Orange Potter Wasp provisions nest with Caterpillar in Australia

Subject: aussietrev Orange Potter Wasp stocking the Larder
Location: Nth Burnett. Queensland Australia
December 26, 2012 5:05 pm
Hi guys,
This Orange Potter has been busy for days building a large nest on an old pulley in my shed. Here she is shoving the second of two caterpillars into one of the chambers. The end of the caterpillar is pushed into the chamber and then she pushes it bit by bit until the entire caterpillar is inside, then quickly seals the chamber over. To her right is a freshly sealed chamber as well shown by the slightly paler disc of mud. At some stage in her foraging she has been in contact with a spider web and has a small spider hitching a ride on her leg.
Signature: Aussietrev

Orange Potter Wasp provisions nest with Caterpillar

Hi Trevor,
Thanks for sending your beautiful photo of a beautiful Potter Wasp provisioning her nest.  We found her identified on the Brisbane Insect website as the Orange Potter Wasp,
Eumenes latreilli.

Hi Daniel ,
A bit of extra information. Watching her build the next chamber and start to provision it, after inserting the first caterpillar and flying off to find a second, a small (I think tachinid) fly that had been sitting patiently nearby flew into the opening and, I assume, took advantage of her work to lay some eggs of its own.
I would think this would be a symbiotic relationship rather than parasitic of the wasp larvae as it would be doubtful the fly would be sufficiently strong to break out of the mud nest on its own. Probably share the caterpillar bodies until the wasp makes an escape hatch for them? What do you think? Have you heard of this behaviour before?

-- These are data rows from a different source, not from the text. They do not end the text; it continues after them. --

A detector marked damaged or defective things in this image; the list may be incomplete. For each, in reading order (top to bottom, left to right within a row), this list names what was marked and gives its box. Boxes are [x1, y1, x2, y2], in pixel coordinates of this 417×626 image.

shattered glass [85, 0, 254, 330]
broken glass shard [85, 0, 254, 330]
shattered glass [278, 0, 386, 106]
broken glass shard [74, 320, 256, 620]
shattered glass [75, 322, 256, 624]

Thanks for the update Trevor.  Kleptoparasitism, or one insect (or other creature) stealing food that has been gathered by another, is common enough.  We can’t think of what the advantage of sharing food would have for the Potter Wasp. You are right that an adult Tachinid Fly  does not have the type of mouth that could chew its way out of the pot.  Let us know if a Wasp emerges from that particular chamber or if it remains as a sealed crypt.  Perhaps there is some enzyme or other substance secreted by the Tachinid Larva that makes it unpalatable to the Potter Wasp Larva to avoid being eaten.